Si la littérature est donc bien, pour la plupart des auteurs, une forme telle d’attention à certains détails qu’elle permette la mise en œuvre d’exercices spirituels, condition d’un « perfectionnement moral » dans lequel l’individu pourrait s’accomplir, et qui donneraient à la philosophie une sorte de « patron » fictionnel aux contours d’une éthique, on aperçoit bien ici, avec le dernier texte de Arnold I. Davidson consacré à l’improvisation en jazz, combien cette attention éthique n’est en rien le « propre » de la littérature et comment la réduction du « littéraire » à son seul usage pour fonder une éthique en vient peut-être à manquer son objet.
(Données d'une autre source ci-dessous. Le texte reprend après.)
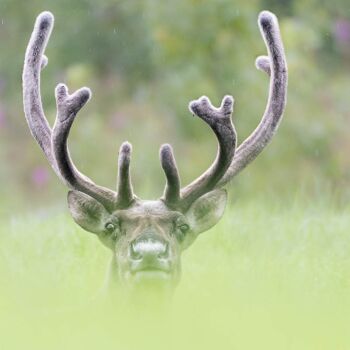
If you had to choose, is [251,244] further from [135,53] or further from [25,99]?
[135,53]

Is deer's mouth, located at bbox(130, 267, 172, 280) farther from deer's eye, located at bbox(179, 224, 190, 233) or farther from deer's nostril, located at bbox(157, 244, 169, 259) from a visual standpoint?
deer's eye, located at bbox(179, 224, 190, 233)

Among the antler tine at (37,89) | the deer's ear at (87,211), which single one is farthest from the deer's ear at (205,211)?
the antler tine at (37,89)

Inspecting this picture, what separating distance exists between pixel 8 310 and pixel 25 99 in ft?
3.09

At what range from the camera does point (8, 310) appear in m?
5.81

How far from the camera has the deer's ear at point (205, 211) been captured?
5828 mm

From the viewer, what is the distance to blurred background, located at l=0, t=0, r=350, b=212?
12.8 meters

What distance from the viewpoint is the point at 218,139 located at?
579cm

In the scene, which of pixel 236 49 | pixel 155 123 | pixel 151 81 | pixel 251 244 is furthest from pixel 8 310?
pixel 151 81

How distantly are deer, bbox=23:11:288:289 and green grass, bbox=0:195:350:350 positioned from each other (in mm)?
196

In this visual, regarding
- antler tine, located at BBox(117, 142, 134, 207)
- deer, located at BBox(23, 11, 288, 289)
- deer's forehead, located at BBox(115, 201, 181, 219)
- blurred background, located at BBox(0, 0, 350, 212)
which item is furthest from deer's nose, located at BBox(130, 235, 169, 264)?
blurred background, located at BBox(0, 0, 350, 212)

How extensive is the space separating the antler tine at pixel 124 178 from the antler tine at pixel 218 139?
22cm

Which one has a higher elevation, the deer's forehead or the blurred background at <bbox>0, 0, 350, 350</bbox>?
the blurred background at <bbox>0, 0, 350, 350</bbox>

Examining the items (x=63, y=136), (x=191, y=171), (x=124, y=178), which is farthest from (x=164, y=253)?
(x=191, y=171)

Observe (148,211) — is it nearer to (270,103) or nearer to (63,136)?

Contre cet écueil, l’article de Martin Rueff entend « écrire une histoire des énoncés moraux » (p. 106) en s’adressant comme ambitieux projet — dont on entrevoit ici le caractère systématique autant qu’érudit — d’étudier « l’inscription dans la langue » de « l’écriture (de la) morale » (p. 103). Contre surtout l’impression que la littérature n’aurait pour seul objet que de proposer une stylistique de l’existence à des individus sans histoire et sans inscription politique, on trouvera salutaires certaines remarques chez Marielle Macé ou Barbara Carnevali, mais on retiendra surtout le texte de Marie Satya McDonough, qui fait de la littérature écologique des années soixante la condition de formation d’une communauté politique, et plus encore la fin de l’article de Judith Revel, qui ouvre un espace des possibles, où il apparaît que « ce que la littérature enseigne à la philosophie et à la pensée politique, c’est peut-être la possibilité de ce déséquilibre-là » (p. 100) : ce « déséquilibre-là » venait de prendre chez Merleau-Ponty cité par Revel un nom, celui de « révolution ».